Le rapport présente la 1ère estimation financière. Il avait été annoncé à la louche à 980 millions d’euros par le conseil départemental, il est désormais évalué à 1,7 milliard d’euros par Capgemini Engineering. « Cela n’intègre pas le potentiel viaduc entre Petite et Grande terre », précisent-ils. Il faut aussi mener une étude de rentabilité par rapport à la clientèle potentielle. Et adapter les investissements puisque nous n’avons pas le même volume de passagers qu’en métropole, comme nous l’avions rapporté. En matière de rentabilité, le conseil départemental assure avoir fait une étude préalable, « sur une fourchette d’investissement de 1 à 3 milliards d’euros, cela reste rentable, en terme financier, mais aussi, d’aménagement du territoire, d’environnement, d’économie d’énergie par rapport à la voiture, et en création d’emplois ».

Un cerveau central

Le 1er tracé en rouge

Un projet qui pourrait intéresser les opérateurs télécom, « quand nous installons une voie ferrée, c’est une opportunité pour eux de faire passer leur réseau. »

Il faut aussi voir l’opportunité économique pour le territoire, invitait Mohamed Moindjié, DGS de l’association des maires, « n’abordons pas le transport que sous le seul prisme du déplacement, les enjeux économiques et d’aménagement du territoire sont énormes. » Et de la même manière que Mohamed Hamissi que nous avions interviewé, demande que soit mise en place une instance qui coordonne les différents modes de transport en cours : « D’ici 10 ans, nous aurons de l’interurbain, du vélo, du maritime.

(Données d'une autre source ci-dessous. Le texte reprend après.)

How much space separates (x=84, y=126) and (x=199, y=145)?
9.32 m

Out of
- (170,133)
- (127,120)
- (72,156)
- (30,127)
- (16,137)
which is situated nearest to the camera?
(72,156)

Si chaque collectivité développe ça dans son coin, ça va cafouiller. La loi sur la mobilité incite les communautés de communes à se saisir de cette compétence des transports ».

Un point sur les autres projets de transports en commun était fait par Mustoihi Mari, Directeur des Services Techniques Départementaux : « Le projet le plus avancé est le Caribus de la CADEMA, puis le contournement de Mamoudzou en cours de faisabilité. Le train viendra en complément. » Les sceptiques sont les mêmes qui entendent parler du contournement de Mamoudzou depuis plus de 10 ans…

Un amphi rempli d’acteurs concernés

Les travaux de Capgemini Engineering se terminaient avec cette présentation, close par une animation du « Treni bile », « c’est l’équipe projet du CD, avec l’ingénieur thermicien Razak Inoussa, Ingénieur thermicien, le juriste et financier Ali Hadhuiri, et le géographe Saïd Hachim, qui prend désormais le relais ».